- Task description: Rewrite the records from their beginning through the line containing "A: (2) point 836,471", replacing "photograph" with "photo" and changing nothing else. Omit the pictures from your answer.

Rows from a dataset
──────
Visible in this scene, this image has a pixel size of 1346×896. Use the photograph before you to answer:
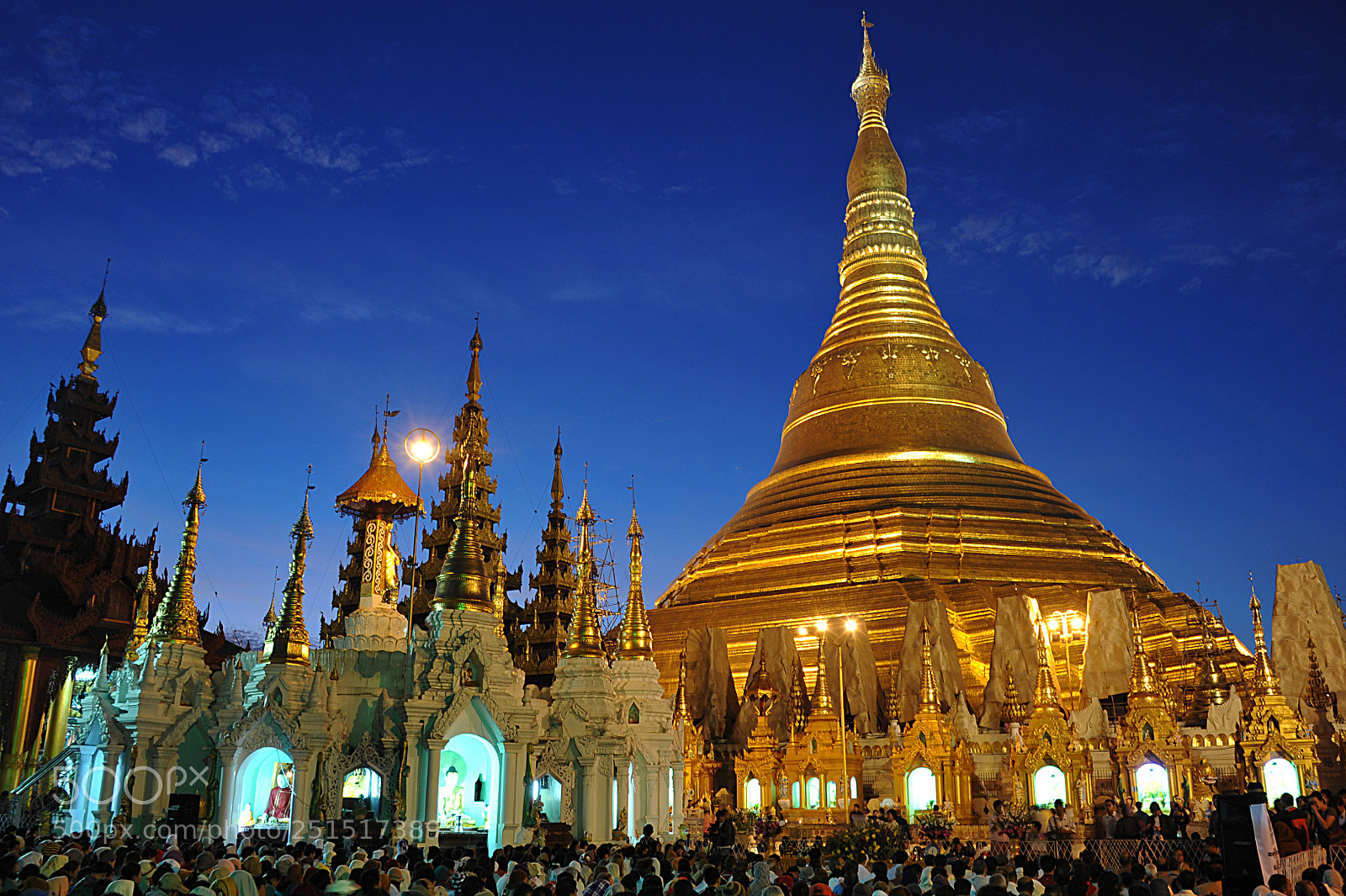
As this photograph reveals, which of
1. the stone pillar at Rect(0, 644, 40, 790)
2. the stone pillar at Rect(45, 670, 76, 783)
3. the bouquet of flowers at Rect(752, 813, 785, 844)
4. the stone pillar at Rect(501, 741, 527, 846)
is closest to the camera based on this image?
the stone pillar at Rect(501, 741, 527, 846)

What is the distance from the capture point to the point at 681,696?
34188mm

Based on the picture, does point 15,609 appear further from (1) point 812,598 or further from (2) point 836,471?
A: (2) point 836,471

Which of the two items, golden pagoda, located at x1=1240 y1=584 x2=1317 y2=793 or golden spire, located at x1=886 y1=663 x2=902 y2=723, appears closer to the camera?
golden pagoda, located at x1=1240 y1=584 x2=1317 y2=793

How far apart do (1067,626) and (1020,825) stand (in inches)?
590

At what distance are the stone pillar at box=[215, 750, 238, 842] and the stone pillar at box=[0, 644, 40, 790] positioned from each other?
597 inches

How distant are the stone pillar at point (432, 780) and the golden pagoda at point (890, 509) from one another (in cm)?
1853

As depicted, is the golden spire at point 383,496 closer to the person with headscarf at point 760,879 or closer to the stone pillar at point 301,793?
the stone pillar at point 301,793

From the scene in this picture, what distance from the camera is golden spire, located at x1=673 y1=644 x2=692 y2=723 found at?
33062mm

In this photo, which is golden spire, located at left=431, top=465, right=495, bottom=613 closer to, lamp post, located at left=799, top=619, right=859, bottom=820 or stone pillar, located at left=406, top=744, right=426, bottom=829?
stone pillar, located at left=406, top=744, right=426, bottom=829

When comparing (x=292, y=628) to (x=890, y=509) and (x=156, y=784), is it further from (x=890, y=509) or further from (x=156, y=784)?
(x=890, y=509)

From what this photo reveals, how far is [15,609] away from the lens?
1355 inches

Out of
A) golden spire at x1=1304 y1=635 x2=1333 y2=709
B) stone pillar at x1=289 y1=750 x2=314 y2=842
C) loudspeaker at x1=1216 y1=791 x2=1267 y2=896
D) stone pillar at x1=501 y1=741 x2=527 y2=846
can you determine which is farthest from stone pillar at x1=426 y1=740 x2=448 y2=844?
golden spire at x1=1304 y1=635 x2=1333 y2=709

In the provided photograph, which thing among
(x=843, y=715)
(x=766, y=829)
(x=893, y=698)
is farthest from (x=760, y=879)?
(x=893, y=698)

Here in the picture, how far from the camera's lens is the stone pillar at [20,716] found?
31625 millimetres
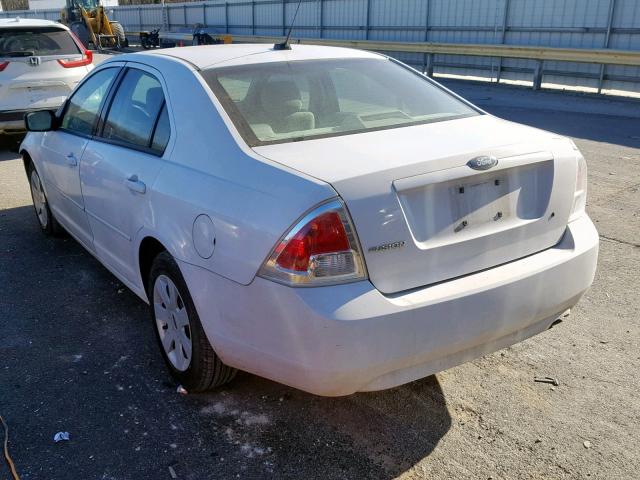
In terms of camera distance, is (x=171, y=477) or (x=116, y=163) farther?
(x=116, y=163)

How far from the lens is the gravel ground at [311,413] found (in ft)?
9.11

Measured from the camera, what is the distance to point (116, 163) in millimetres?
3740

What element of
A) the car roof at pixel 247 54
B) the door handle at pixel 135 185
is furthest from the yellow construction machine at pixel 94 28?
the door handle at pixel 135 185

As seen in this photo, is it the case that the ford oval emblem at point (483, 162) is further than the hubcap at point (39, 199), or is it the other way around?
the hubcap at point (39, 199)

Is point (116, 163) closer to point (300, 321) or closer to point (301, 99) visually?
point (301, 99)

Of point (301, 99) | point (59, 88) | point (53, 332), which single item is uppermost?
point (301, 99)

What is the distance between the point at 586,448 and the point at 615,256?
8.60ft

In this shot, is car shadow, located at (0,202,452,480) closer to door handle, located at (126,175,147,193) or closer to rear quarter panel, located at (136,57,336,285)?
rear quarter panel, located at (136,57,336,285)

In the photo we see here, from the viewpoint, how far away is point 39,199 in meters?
5.80

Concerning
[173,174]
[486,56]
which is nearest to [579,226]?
[173,174]

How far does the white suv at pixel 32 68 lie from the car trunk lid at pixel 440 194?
7752mm

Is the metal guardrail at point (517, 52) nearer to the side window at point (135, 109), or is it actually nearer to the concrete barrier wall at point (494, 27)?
the concrete barrier wall at point (494, 27)

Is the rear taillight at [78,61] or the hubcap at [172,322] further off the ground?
the rear taillight at [78,61]

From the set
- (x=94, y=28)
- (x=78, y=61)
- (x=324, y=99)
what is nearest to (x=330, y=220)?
(x=324, y=99)
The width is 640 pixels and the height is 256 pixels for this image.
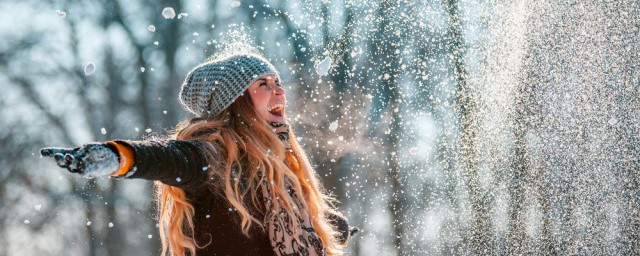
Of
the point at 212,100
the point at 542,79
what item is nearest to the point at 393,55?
the point at 542,79

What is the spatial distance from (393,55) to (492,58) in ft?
6.39

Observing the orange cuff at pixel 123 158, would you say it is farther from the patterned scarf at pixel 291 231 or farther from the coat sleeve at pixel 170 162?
the patterned scarf at pixel 291 231

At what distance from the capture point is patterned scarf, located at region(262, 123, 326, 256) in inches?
105

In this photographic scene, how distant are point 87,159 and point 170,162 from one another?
1.25ft

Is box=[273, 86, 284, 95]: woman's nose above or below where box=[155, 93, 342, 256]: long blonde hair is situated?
above

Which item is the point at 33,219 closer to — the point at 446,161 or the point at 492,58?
the point at 446,161

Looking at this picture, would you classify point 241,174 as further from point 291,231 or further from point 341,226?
point 341,226

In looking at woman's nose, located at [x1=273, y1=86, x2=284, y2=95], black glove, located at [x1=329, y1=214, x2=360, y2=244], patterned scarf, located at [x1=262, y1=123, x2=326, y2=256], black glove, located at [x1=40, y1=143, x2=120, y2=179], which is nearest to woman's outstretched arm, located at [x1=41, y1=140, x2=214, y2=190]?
black glove, located at [x1=40, y1=143, x2=120, y2=179]

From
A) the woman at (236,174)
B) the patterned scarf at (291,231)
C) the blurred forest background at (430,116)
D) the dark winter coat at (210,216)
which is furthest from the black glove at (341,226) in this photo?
the blurred forest background at (430,116)

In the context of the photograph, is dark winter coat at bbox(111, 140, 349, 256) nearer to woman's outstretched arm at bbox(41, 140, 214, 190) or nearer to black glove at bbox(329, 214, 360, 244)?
woman's outstretched arm at bbox(41, 140, 214, 190)

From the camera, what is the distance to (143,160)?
2053 mm

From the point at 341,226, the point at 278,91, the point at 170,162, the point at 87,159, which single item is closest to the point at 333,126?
the point at 341,226

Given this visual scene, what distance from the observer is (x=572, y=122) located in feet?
45.3

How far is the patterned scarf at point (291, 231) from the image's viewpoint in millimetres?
2666
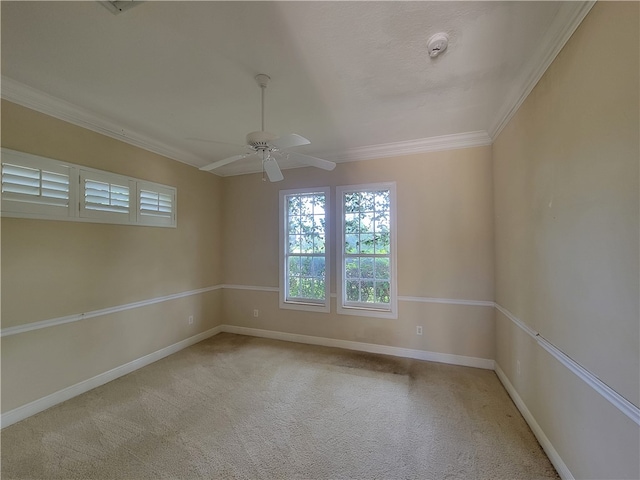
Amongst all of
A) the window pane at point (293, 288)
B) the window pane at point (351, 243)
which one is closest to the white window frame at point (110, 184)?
the window pane at point (293, 288)

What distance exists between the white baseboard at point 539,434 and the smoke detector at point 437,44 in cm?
268

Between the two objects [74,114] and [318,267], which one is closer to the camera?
[74,114]

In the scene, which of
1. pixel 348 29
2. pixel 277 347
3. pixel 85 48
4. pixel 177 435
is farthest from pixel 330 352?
pixel 85 48

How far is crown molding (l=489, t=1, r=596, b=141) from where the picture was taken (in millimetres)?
1354

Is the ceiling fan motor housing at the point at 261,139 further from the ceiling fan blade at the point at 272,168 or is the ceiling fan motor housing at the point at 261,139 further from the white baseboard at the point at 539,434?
the white baseboard at the point at 539,434

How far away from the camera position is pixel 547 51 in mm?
1658

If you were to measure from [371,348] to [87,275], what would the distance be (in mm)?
3394

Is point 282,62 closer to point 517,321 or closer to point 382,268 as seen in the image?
point 382,268

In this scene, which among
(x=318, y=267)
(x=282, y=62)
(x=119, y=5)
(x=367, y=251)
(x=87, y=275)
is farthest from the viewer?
(x=318, y=267)

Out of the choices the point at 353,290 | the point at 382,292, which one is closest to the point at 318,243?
the point at 353,290

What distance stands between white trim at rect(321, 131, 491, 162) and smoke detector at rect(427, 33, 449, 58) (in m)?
1.59

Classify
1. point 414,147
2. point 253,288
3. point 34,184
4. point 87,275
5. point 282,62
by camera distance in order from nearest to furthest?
point 282,62
point 34,184
point 87,275
point 414,147
point 253,288

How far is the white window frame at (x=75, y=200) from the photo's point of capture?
216 cm

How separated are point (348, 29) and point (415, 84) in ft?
2.71
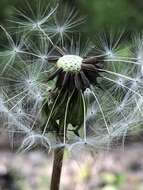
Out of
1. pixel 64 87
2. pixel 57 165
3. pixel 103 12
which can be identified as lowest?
pixel 57 165

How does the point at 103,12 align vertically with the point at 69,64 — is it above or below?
above

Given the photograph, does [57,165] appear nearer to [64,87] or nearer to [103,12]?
[64,87]

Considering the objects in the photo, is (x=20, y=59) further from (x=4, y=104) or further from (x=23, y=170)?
(x=23, y=170)

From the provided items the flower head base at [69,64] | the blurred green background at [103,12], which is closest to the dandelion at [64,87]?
the flower head base at [69,64]

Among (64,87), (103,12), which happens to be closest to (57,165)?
(64,87)

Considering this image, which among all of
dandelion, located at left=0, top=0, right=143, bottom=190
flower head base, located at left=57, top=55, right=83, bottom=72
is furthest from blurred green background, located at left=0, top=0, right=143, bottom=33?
flower head base, located at left=57, top=55, right=83, bottom=72

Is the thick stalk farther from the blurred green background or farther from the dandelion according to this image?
the blurred green background

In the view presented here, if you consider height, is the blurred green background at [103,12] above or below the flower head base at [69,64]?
above

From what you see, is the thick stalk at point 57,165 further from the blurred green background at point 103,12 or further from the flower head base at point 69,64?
the blurred green background at point 103,12
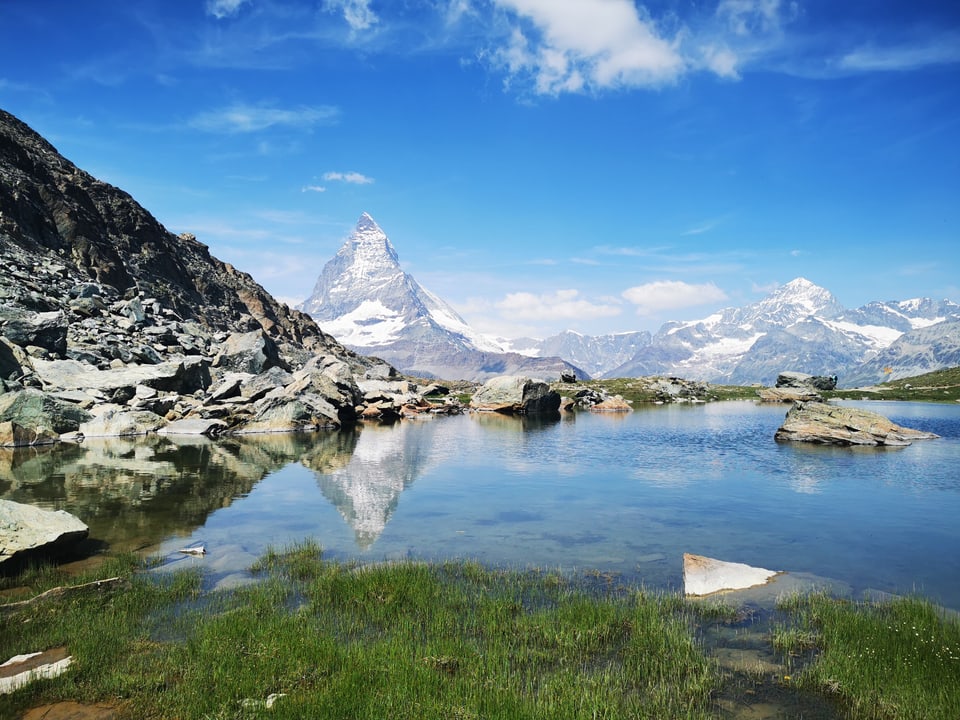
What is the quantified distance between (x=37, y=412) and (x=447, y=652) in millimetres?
48765

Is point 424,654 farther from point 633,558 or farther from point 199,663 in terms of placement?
point 633,558

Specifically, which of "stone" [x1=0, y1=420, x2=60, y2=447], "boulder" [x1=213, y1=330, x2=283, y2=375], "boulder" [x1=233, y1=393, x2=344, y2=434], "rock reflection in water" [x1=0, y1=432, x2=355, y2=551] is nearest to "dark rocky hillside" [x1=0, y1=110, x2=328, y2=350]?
"boulder" [x1=213, y1=330, x2=283, y2=375]

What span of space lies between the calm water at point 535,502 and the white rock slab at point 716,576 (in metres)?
0.59

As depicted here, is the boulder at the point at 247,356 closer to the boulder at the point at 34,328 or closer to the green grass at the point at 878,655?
the boulder at the point at 34,328

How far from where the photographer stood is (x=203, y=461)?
134 ft

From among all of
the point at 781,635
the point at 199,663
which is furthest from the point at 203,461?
the point at 781,635

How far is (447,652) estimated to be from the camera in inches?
487

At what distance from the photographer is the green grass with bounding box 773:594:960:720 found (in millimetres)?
10430

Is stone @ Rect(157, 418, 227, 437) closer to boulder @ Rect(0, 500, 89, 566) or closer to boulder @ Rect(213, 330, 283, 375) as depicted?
boulder @ Rect(213, 330, 283, 375)

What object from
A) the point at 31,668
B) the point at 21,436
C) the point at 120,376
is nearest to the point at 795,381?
the point at 120,376

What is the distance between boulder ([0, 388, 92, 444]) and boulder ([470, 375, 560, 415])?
59736 mm

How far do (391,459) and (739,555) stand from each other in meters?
28.5

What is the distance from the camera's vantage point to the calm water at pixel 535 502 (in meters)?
20.7

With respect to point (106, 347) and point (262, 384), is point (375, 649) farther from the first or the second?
Result: point (106, 347)
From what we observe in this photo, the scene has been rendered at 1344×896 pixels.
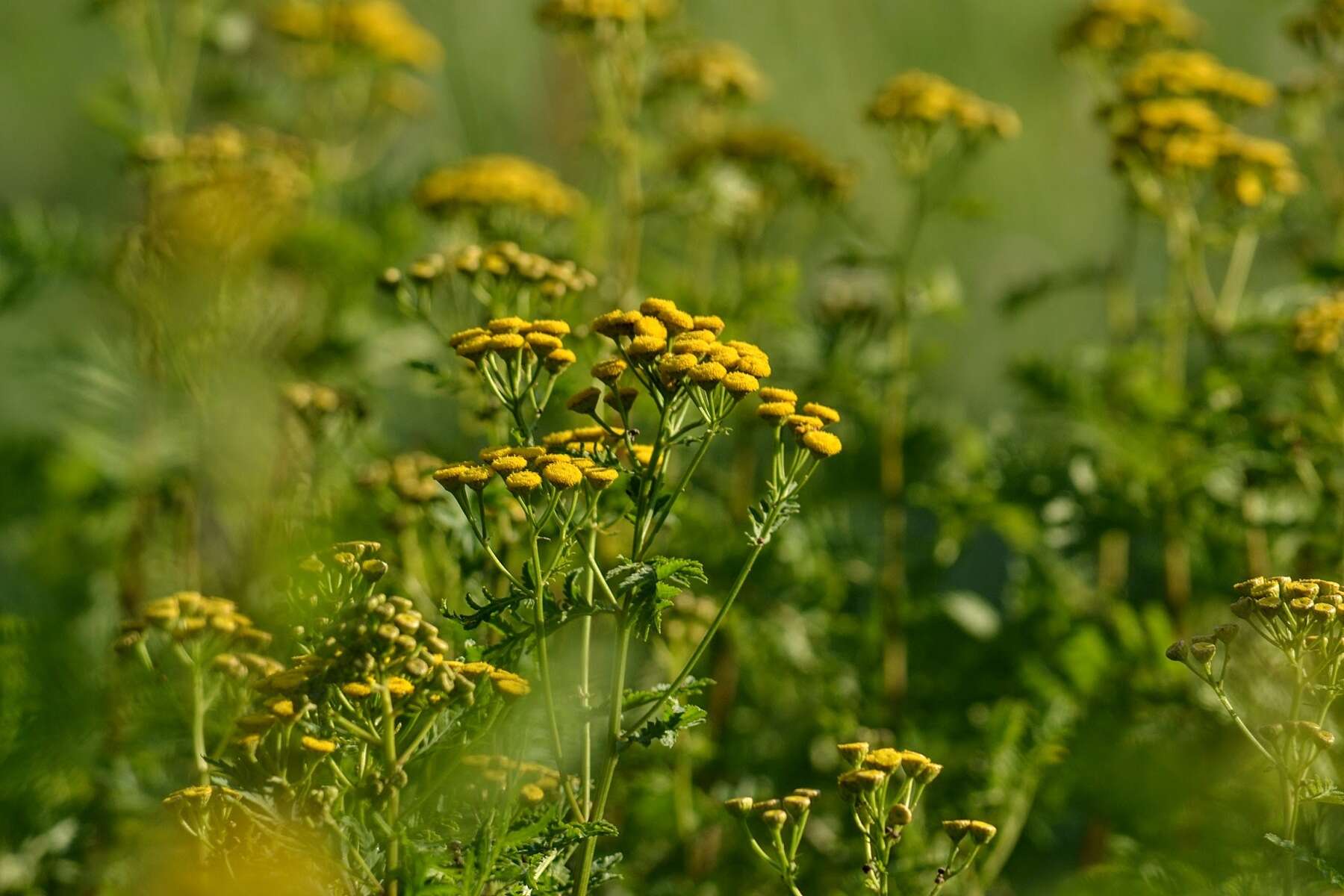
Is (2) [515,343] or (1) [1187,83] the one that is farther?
(1) [1187,83]

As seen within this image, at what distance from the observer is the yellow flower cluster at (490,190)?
339 centimetres

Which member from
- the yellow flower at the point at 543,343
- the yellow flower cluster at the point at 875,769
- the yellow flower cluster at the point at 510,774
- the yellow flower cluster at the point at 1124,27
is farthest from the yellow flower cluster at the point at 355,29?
the yellow flower cluster at the point at 875,769

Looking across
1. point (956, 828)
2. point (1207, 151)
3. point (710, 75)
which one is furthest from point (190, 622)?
point (1207, 151)

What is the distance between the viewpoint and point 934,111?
11.1 feet

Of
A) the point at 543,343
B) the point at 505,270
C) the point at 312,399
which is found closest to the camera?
the point at 543,343

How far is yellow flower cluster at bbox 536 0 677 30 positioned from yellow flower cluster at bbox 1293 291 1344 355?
5.42 feet

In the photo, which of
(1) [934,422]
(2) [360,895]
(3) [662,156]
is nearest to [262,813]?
(2) [360,895]

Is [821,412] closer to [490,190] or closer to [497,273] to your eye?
[497,273]

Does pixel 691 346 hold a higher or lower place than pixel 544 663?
higher

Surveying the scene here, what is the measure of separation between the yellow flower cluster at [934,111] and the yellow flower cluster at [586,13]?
61 cm

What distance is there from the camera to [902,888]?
2350 mm

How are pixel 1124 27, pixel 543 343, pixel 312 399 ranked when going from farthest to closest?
pixel 1124 27, pixel 312 399, pixel 543 343

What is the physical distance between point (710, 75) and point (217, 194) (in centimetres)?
128

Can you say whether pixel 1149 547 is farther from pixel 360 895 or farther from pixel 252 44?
pixel 252 44
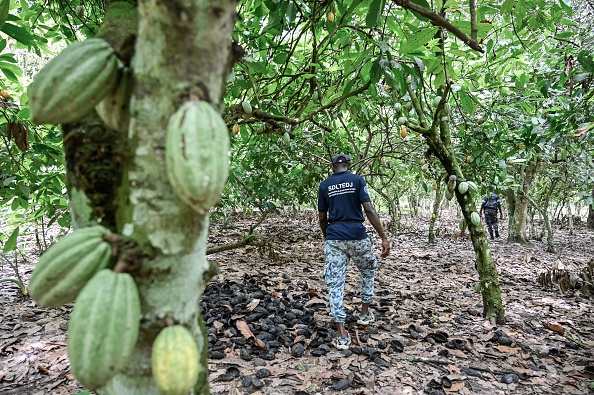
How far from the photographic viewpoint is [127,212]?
0.57 m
──────
- Written answer:
Visible in this scene, this image has a pixel size of 1346×896. Use the photo before you to answer:
As this photo reveals, which of
1. the stone pillar at Rect(0, 644, 40, 790)
2. the stone pillar at Rect(45, 670, 76, 783)
3. the bouquet of flowers at Rect(752, 813, 785, 844)
4. the stone pillar at Rect(501, 741, 527, 846)
is closest to the camera based on this image?
the stone pillar at Rect(501, 741, 527, 846)

What is the distance from the capture point to the point at 681,696?
34188mm

Based on the picture, does point 15,609 appear further from (1) point 812,598 or further from (2) point 836,471?
A: (2) point 836,471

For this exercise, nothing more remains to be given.